【マーケットアナリティクス】
天然ゴムの動向、210円水準で膠着気味に
連載 2023-05-22
マーケットエッジ株式会社代表取締役 小菅 努
JPX天然ゴム先物相場(中心限月)は1キロ=210円水準で揉み合う展開になった。中国経済の減速懸念が根強いが、上海ゴム相場は逆にやや底固く推移し、為替が円安に振れたこともあり、明確な方向性を打ち出せない展開になった。
上海ゴム先物相場は、1トン=1万2,000元台前半をコアにやや底固く推移している。5月16日に発表された中国の4月経済指標が市場予想を下回ったことはネガティブ材料視された。鉱工業生産が前年同月比5.6%増(市場予想は10.9%増)、小売売上高が同18.4%増(同21.0%増)、固定資産投資が同4.7%増(同5.5%増)となっており、4~6月期の成長懸念を強めている。
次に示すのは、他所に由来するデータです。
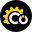 Conmart | CHINA CONSTRUCTION NEWS
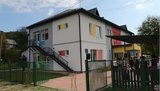 Новий двоповерховий дитсадок побудували на Закарпатті, - ОДА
しかし、中国政府が本格的な景気刺激策を打ち出すとの観測もあり、上海ゴム相場の値崩れは回避された。結果的に強弱評価が割れており、上下双方に決定打を欠く展開になった。
5月は米地方銀行の経営不安、米債務上限問題などが投資家のリスク選好性を後退させていたが、徐々に落ち着きを取り戻しつつある。原油や非鉄金属相場の急落傾向は一服しており、コモディティ相場全体が安定を取り戻しつつある。積極的に上値を買い進むような動きまでは見られなかったが、パニック的な急落地合に歯止めが掛かっていることも、ゴム相場を下支えしている。
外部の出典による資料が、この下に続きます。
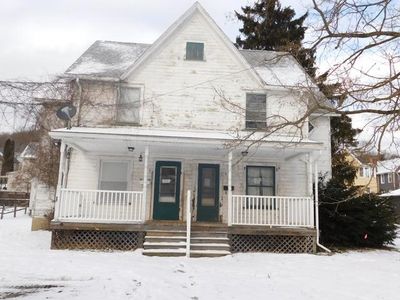 114 Tyler Pl, Warren, PA, 16365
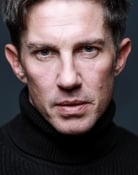 Christien Anholt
日経平均株価は3万円の大台に乗り、2021年9月以来の高値を更新している。ゴム需給に関する新規売買材料が乏しい中、世界的に株価が安定を見せていることも、ゴム相場にはポジティブだった。
一方、供給サイドの動向はあまり材料視されていない。タイ中央ゴム市場の集荷量は5月に入ってから明確に上振れ傾向を見せているが、まだ正常化したとは言い難い状態にある。今季は、東南アジア全体で厳しい熱波が報告されているが、逆に天候リスクを相場に加算していくような動きも見られなかった。現物相場も週を通じてほとんど動きが見られなかった。供給サイドより需要サイドの動向が重視される地合が続いた。
為替が円安・ドル高に振れていることは、JPXゴム相場の押し上げ要因になっている。リスク投資の地合が安定していること、米長短金利の上昇を受けて、2022年12月以来の円安環境になっている。新規売買材料が乏しい中、円安は円建てゴム相場の値上がりに直結する動きとして相対的に注目度が高かった。
JPXゴム先物相場は、5月18日時点で5月限の208.90円に対して10月限が212.00円となっており、3.10円の順サヤ(期近安・期先高)になっている。サヤがフラット状態に近づいていることは、当限主導の値崩れが一服したとの評価を高めている。